Os registros oficiais mostram apenas um carimbo de entrada de Eliza Samúdio no território português durante o ano de 2007. No entanto, a documentação não possui marcas de saída ou registros de outras viagens internacionais posteriores. Conforme fontes ligadas à família informaram à CNN, Eliza Samúdio deixou Portugal usando uma Autorização de Retorno ao Brasil.
Diante desse cenário, o Itamaraty colocou o item à disposição dos parentes, alertando que os agentes incinerarão o material caso não haja interesse. Entretanto, a mídia destaca que ninguém confirmou se o órgão entregou de fato o passaporte diretamente à família até o presente momento.

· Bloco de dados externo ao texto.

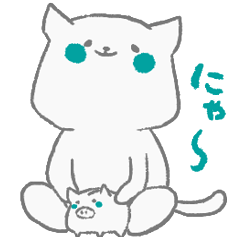 しろねこん２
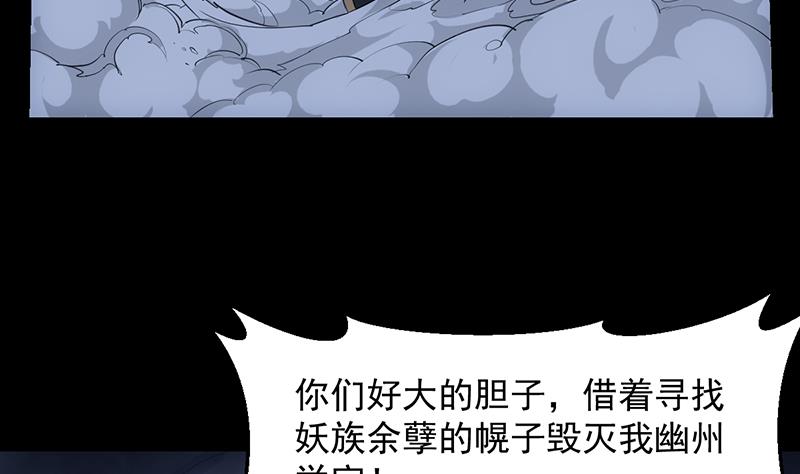 🍗逆天神龙系统 第86话 蜕变的凌天 第10页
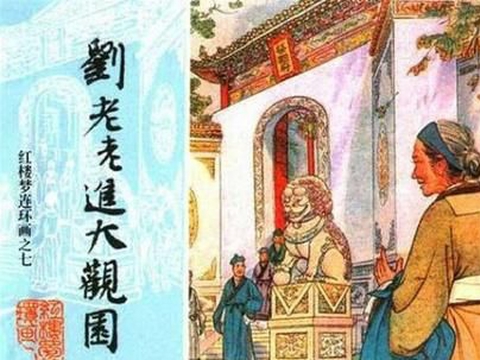 职业带路人的意思是什么 梦见有人带路是什么意思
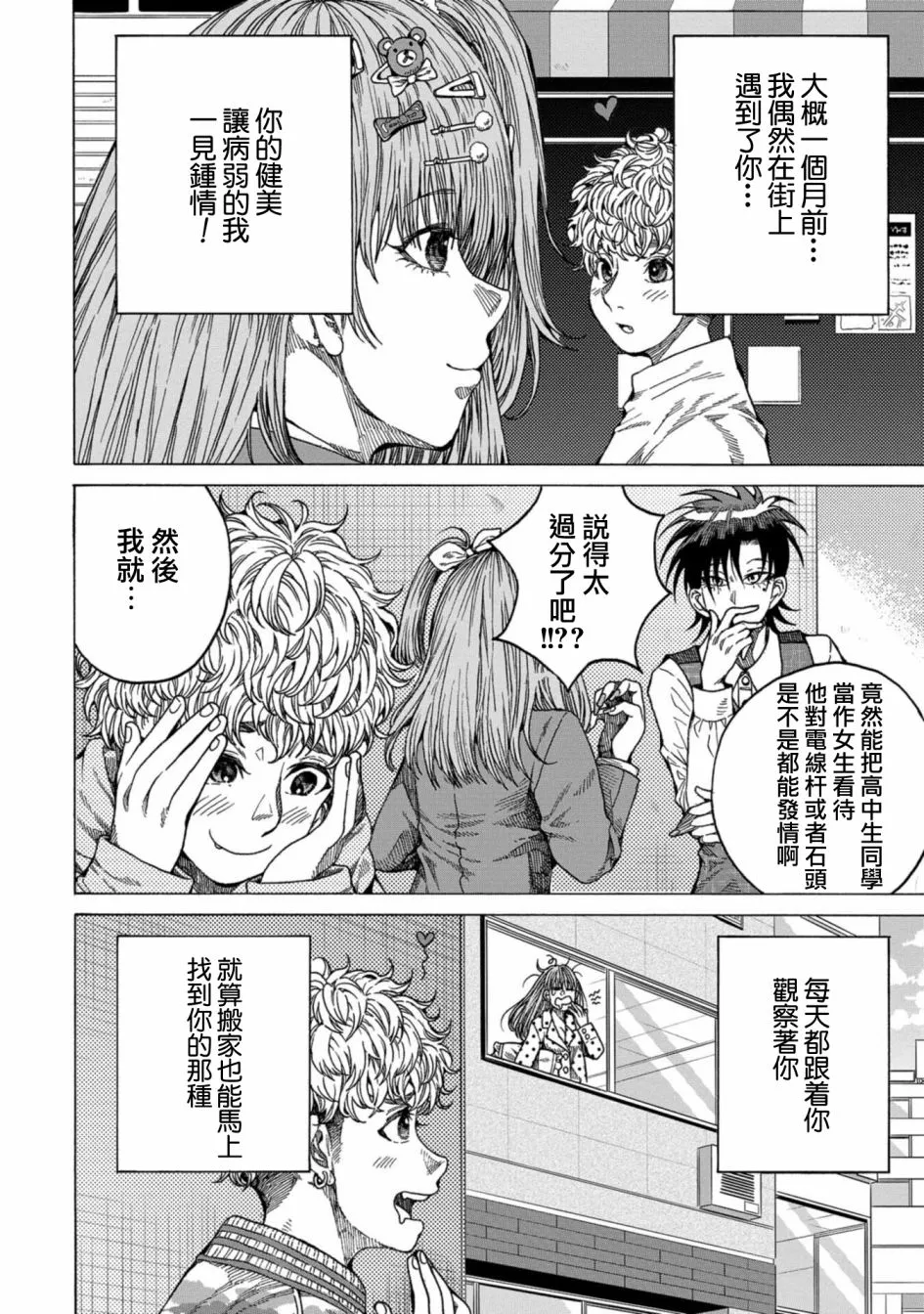 第06话 第8页
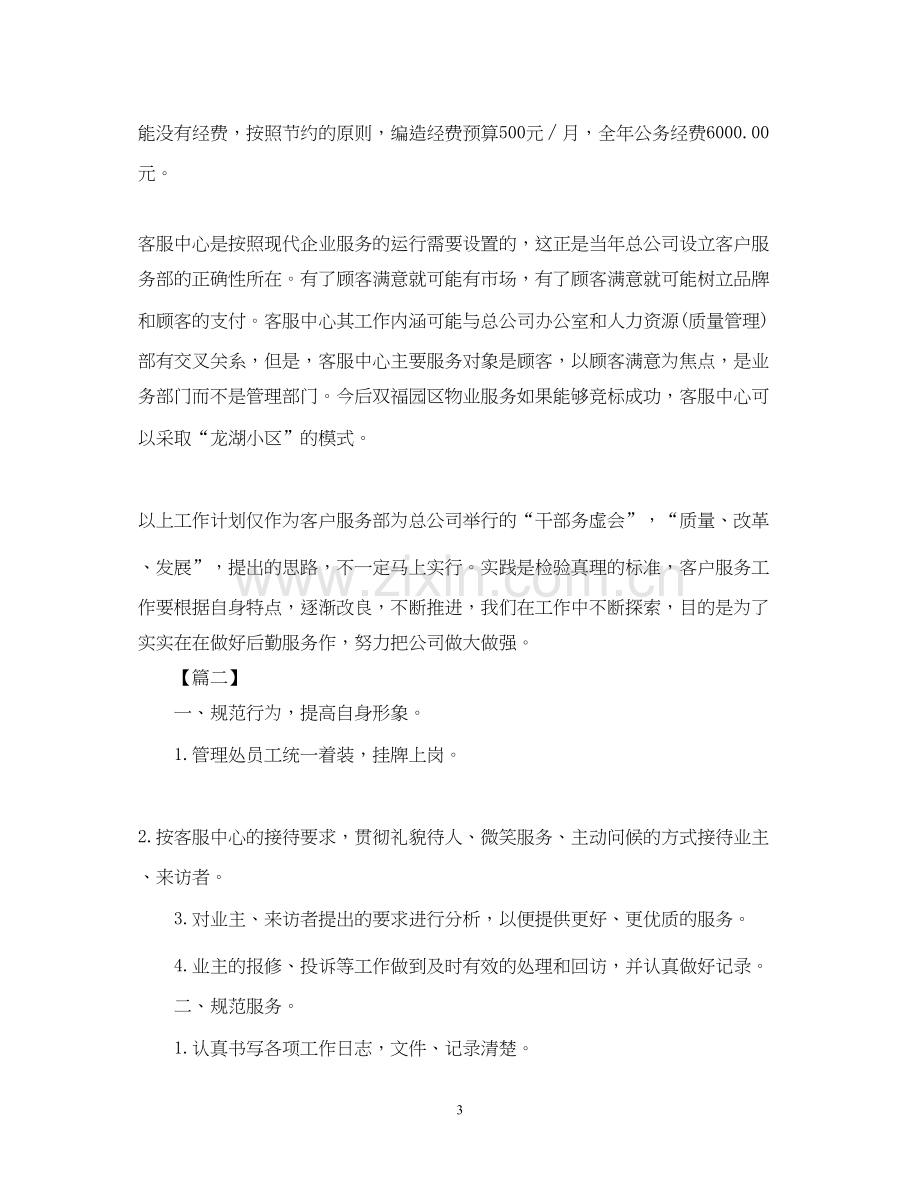 小区物业客服工作计划.docx_第3页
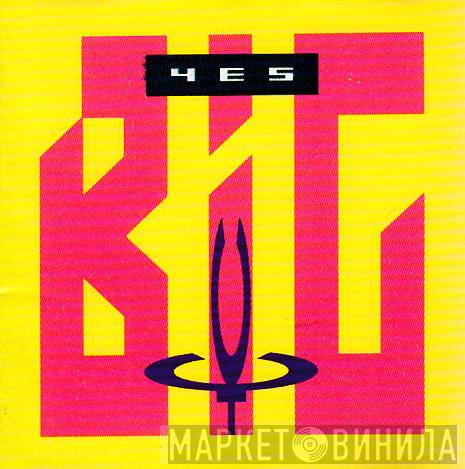  Yes  - Big Generator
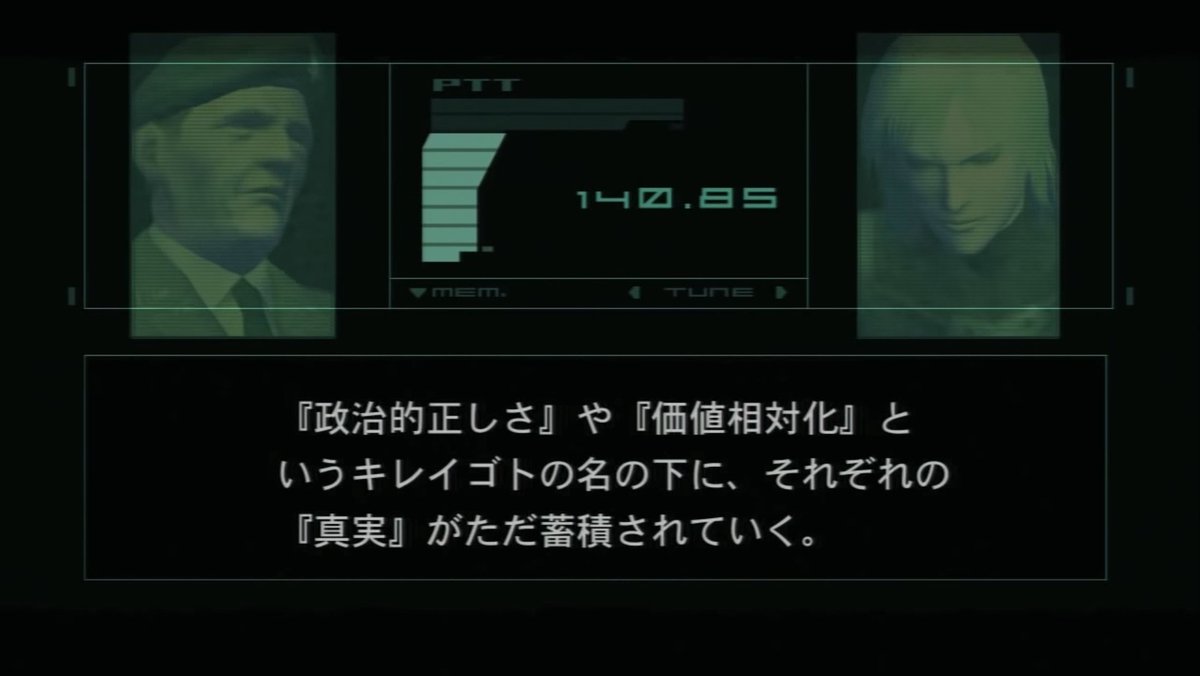 FacebookもTwitterもない2001年にここまで世界を予言していたメタルギアソリッド2は本当にすごい 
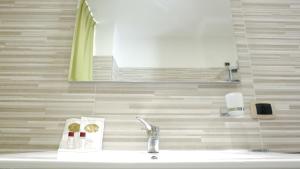 Double or Twin Room with Terrace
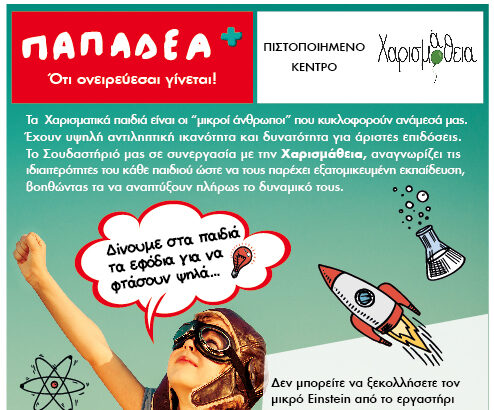 Master Classes από την Χαρισμάθεια στον όμιλο Παπαδέα 19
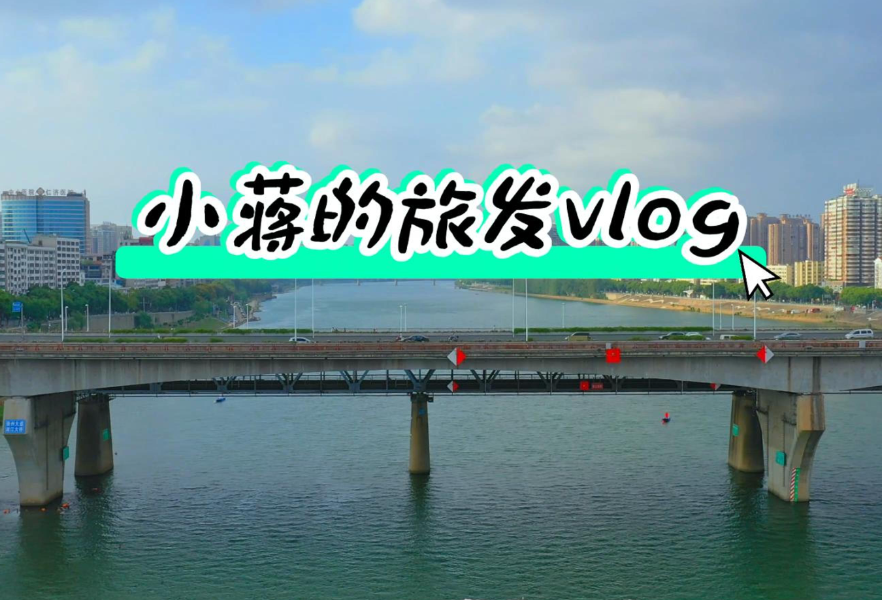 旅发大会vlog ①：酃湖公园、保卫里、建湘的变化太太太大了吧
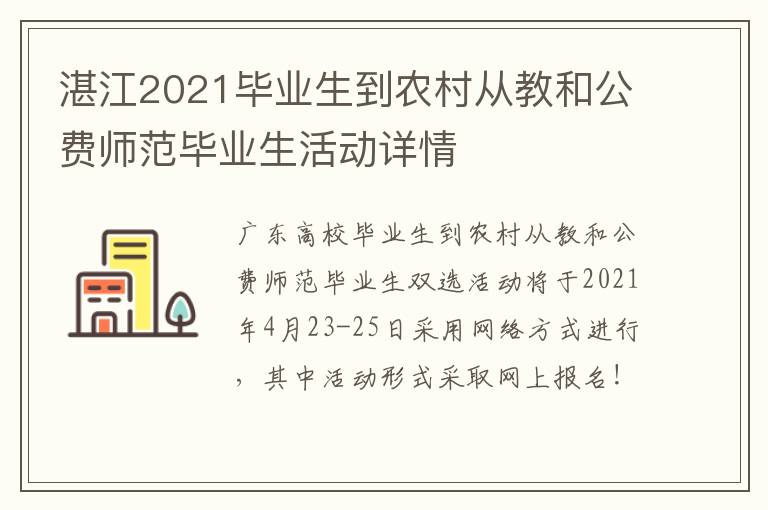 湛江2021毕业生到农村从教和公费师范毕业生活动详情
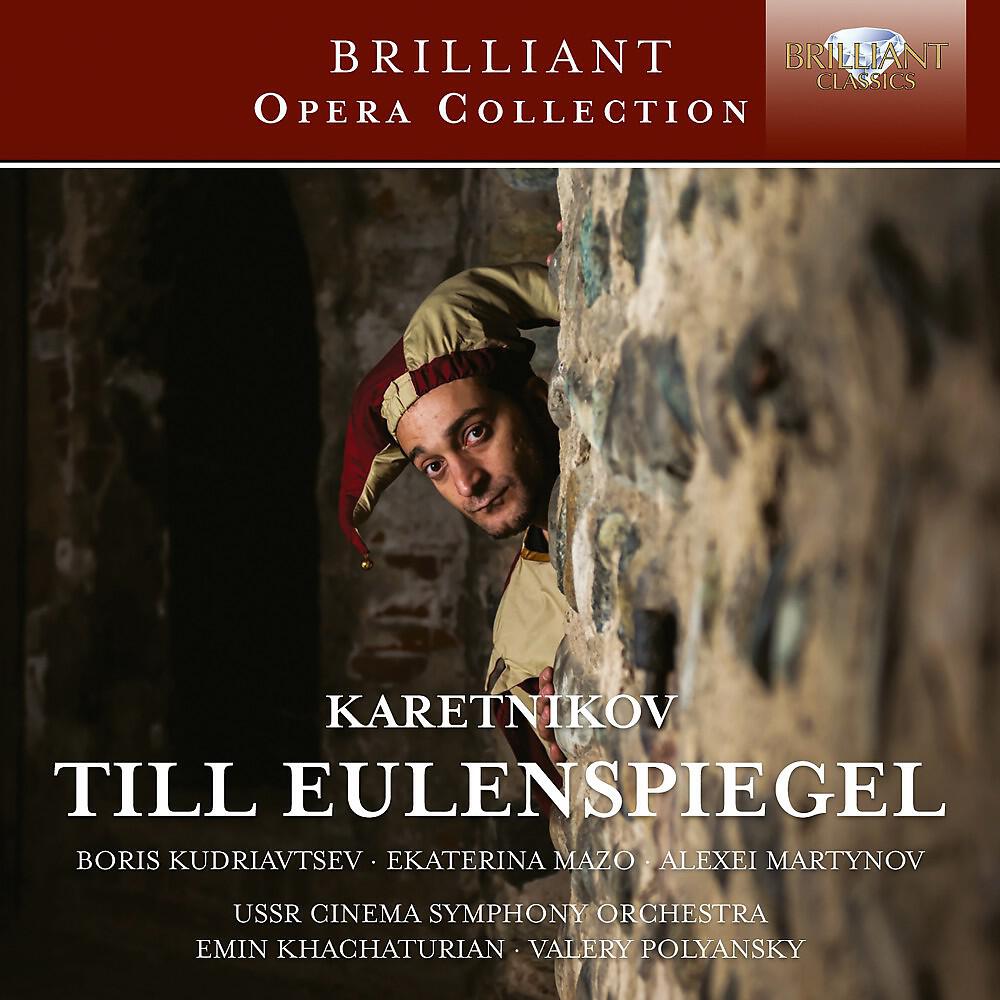 Boris Kudriavstev - Till Eulenspiegel, Act 2: Till and Lamme (Till, Lamme)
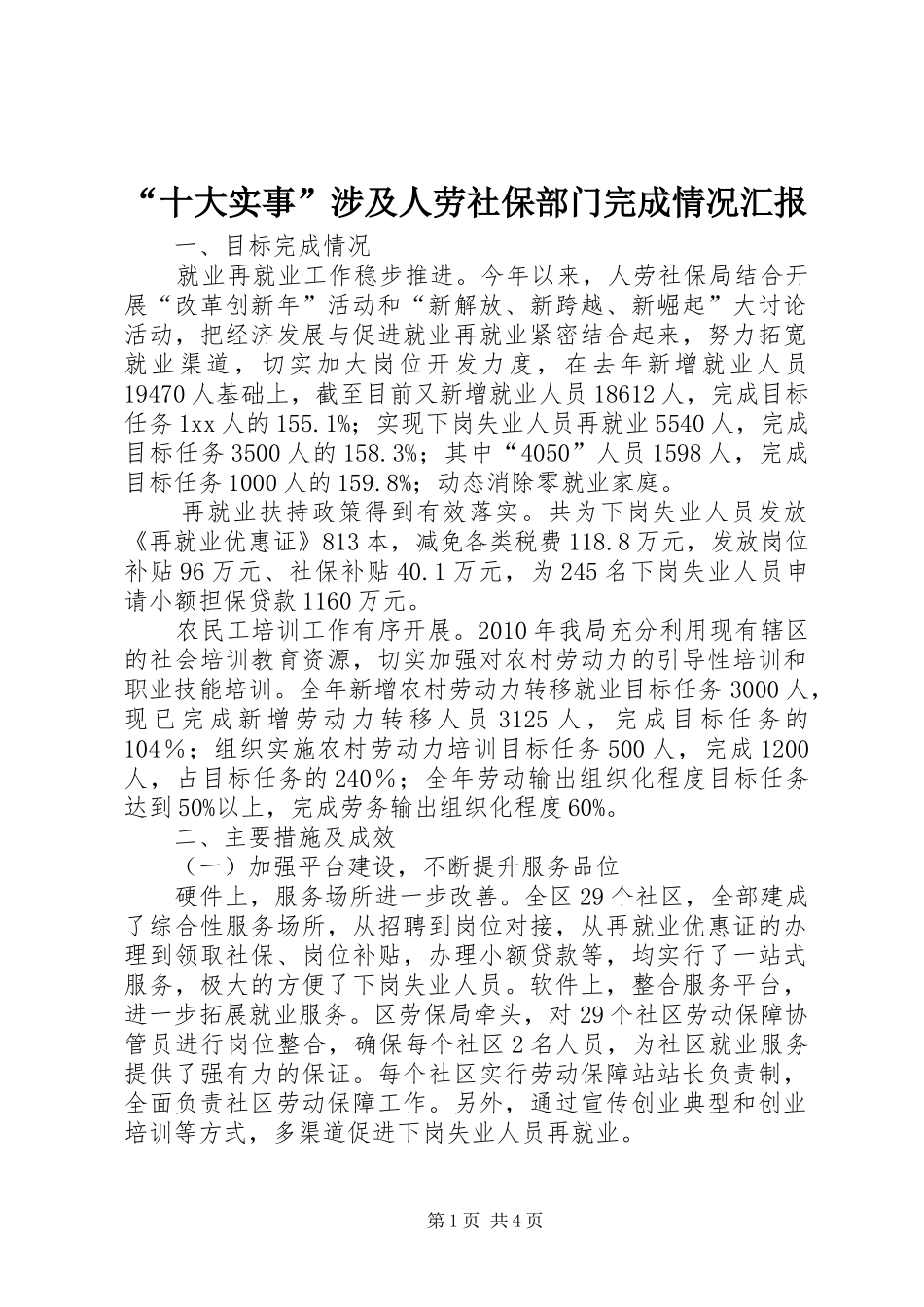 “十大实事”涉及人劳社保部门完成情况汇报_第1页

Pronunciamento da mãe e exigência por respostas
Sonia Fátima Moura concedeu entrevistas a portais de notícias no início do ano e demonstrou forte surpresa com a preservação do passaporte. Ela relatou que os criminosos queimaram todos os documentos pessoais de Eliza Samúdio e do neto logo após o homicídio ocorrido na chácara do ex-jogador.
Por conseguinte, a mãe da vítima recusou o recebimento do documento, visto que direciona suas cobranças às falhas na investigação do crime. Ela enfatiza que a justiça entregou apenas uma sandália e óculos da filha durante todos esses anos, falhando em esclarecer pontos fundamentais do assassinato.
“Não quero esse passaporte, quero mesmo saber o que foi feito com o corpo da minha filha”, declarou a mãe de Eliza Samúdio. Ademais, ela exige que a polícia investigue outras pessoas supostamente envolvidas no caso, para que as autoridades descubram quem guardou o documento no exterior durante as últimas décadas.
Encontro cancelado entre Bruno e o filho Bruninho
No mesmo período da revelação da documentação, houve uma tentativa de aproximação entre o ex-goleiro Bruno e seu filho adolescente. Representantes legais das duas famílias articularam uma reunião presencial no Rio de Janeiro, embora tenham estipulado a presença de apenas quatro pessoas e vetado a participação da imprensa.

Contudo, o ex-atleta desistiu do compromisso, pois não informou o endereço do encontro no prazo acordado entre as partes. Maria do Carmo, madrinha do jovem e intermediadora da reunião, confirmou aos veículos de comunicação que Bruno elaborou outros planos de viagem na manhã da data agendada.
MPRJ solicita retorno de Bruno ao regime fechado
Em março deste ano, a 2ª Promotoria junto à Vara de Execução Penal solicitou o retorno do ex-jogador ao regime fechado. O Ministério Público fundamentou o pedido em uma série de infrações que o réu cometeu durante o cumprimento do regime semiaberto com prisão domiciliar.

A promotoria relata que o condenado deixou de atualizar seu endereço por três anos, ao passo que frequentou locais proibidos, como estádios de futebol. Além disso, ele viajou para o estado do Acre em fevereiro para atuar por um clube de futebol sem a devida permissão da Justiça fluminense.
Por isso, a Justiça expediu um novo mandado de prisão e revogou imediatamente o benefício da liberdade condicional. O Tribunal de Justiça do Rio de Janeiro negou todos os recursos da defesa, de modo que o ex-goleiro segue na condição de foragido por não se apresentar às autoridades penais.